I walked along the bottom for a ways until I found a spot that looked climbable and headed up once again. Shortly after starting up I heard what sounded like a war up on top the ridge. By the time I got to the top all the shooting was done and Joel had got his first elk (like father, like son they both shot there elk in the hind quarters making them members of the not so popular club of “ASS SHOOTERS”). All the rest of the shooting was because a bull had ran across and just about every body opened up on it (fifteen shots) and only wounded it. When I got to where everybody was they pointed to where the bull had entered the trees. The Sawyer boys, Dustin and myself went to go track it. The wound was so slight that the elk had walked into the woods about twenty yards, licked the wound clean and headed for the high mountain.

I was told later when they came out that one of the hunters from our camp was in the woods relieving himself (taken a crap) when Dave yelled to him saying “if you want to get some shooting in you’d better get out here”. The guy came waddling out, his rifle in one hand and his pants in the other. Took two shots and quickly waddled back into the trees.
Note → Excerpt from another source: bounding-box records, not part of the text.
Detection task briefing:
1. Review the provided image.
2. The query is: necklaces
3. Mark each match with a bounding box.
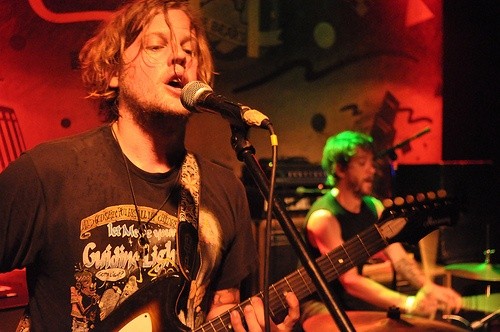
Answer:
[111,120,180,248]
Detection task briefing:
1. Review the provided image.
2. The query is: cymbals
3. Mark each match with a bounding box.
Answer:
[302,311,463,332]
[444,262,500,281]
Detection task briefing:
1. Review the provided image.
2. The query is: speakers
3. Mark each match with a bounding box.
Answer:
[270,234,304,278]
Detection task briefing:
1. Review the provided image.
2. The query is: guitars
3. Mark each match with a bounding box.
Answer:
[92,188,458,332]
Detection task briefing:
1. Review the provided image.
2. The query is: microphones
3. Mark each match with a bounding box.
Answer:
[180,80,272,129]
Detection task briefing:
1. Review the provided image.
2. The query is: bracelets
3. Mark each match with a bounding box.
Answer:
[406,295,414,309]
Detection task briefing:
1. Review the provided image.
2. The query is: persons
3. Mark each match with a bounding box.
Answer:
[419,228,473,281]
[0,0,300,332]
[305,132,462,320]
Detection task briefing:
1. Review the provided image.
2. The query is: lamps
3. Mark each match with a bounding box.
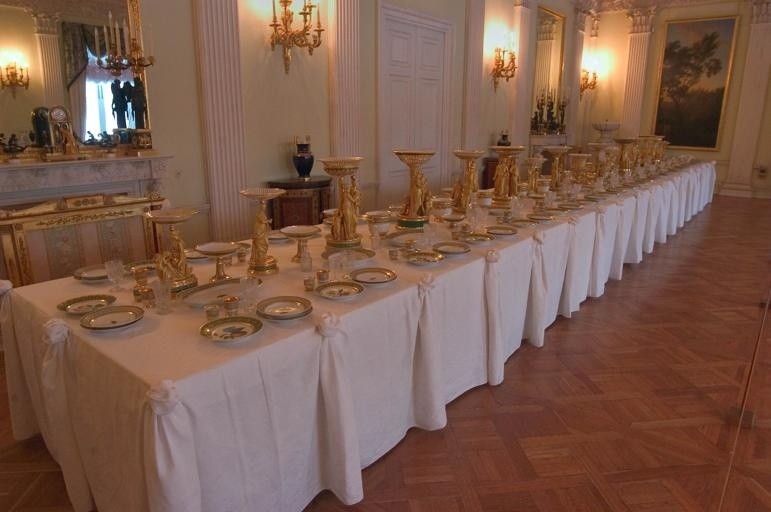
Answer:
[580,52,612,103]
[269,0,325,75]
[488,17,519,92]
[0,48,31,100]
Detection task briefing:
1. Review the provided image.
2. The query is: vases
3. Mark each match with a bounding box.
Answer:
[293,143,314,178]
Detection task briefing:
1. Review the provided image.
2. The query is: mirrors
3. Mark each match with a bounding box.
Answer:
[0,0,161,165]
[531,6,564,121]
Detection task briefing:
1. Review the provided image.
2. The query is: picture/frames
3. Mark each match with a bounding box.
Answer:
[650,15,740,152]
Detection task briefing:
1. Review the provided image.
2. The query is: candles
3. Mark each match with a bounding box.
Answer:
[94,21,131,76]
[108,10,155,73]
The last day of the season Mike shot a beauty of a 6x6 elk. While we were getting it deboned we were trying to decide if we wanted to walk back the five and a half miles to camp along the stream or go two miles to the road down a vary steep mountain side. By unanimous vote we choose the slope. Every body had blisters of one degree or another and walking down this slope with about an extra sixty pounds of meat on our backs (per person). Every step made your feet slide forward in your boots ripping open the blisters and my knee was really starting to act up (two days before I had stepped on a branch that catapulted up into my knee, it wasn’t the hurt right away deal. NO! it didn’t start hurting until I stopped moving giving it time to swell). By the time we got to the road no one was lifting their legs to walk.

After we got back to Minnesota we had a couple of weeks before rifle season started. Being that I wasn’t rifle hunting this year I volunteered to skin deer at the locker. This gave me something to do and a little spending cash.

On one morning after skinning I got up to do chores and had this incredible pain in my side. At first I though it was a pulled muscle or that I had ran my ribs into something that seemed minor at the time. It wasn’t until later that day when I took my shirt off to take a shower that dad noticed the bruise on my side and asked “what the hell did you do to your side”. I looked down at it (I hadn’t figured it was worth the time to check out). And noticed what looked like hairs sticking out of what looked like a puncher wound and my only thought was “how’d I get deer hair in there”, as I looked closer I noticed that what look like hairs were attached to a body. I had to use both hands to pull the tick off.

Once the tick was off we were able to get a good look at it. It was a deer tick and the dimes size bulls eye bruise around the bitten area was the tell tale sign for lime disease. I grabbed my shirt and quickly drove into the clinic to get it checked out (now don’t start thinken that I run into the hospital every time I get a boo boo. But this lime disease is one thing you don’t want. Once the damage is done its permanent–it attacks your joints and lower back. Being that I didn’t have insurance the nurse’s didn’t do the test (witch is only 30% accurate). They just gave the cure. I had to take enough antibiotics to kill a horse for two weeks and I still have a little red scar were it had bite me.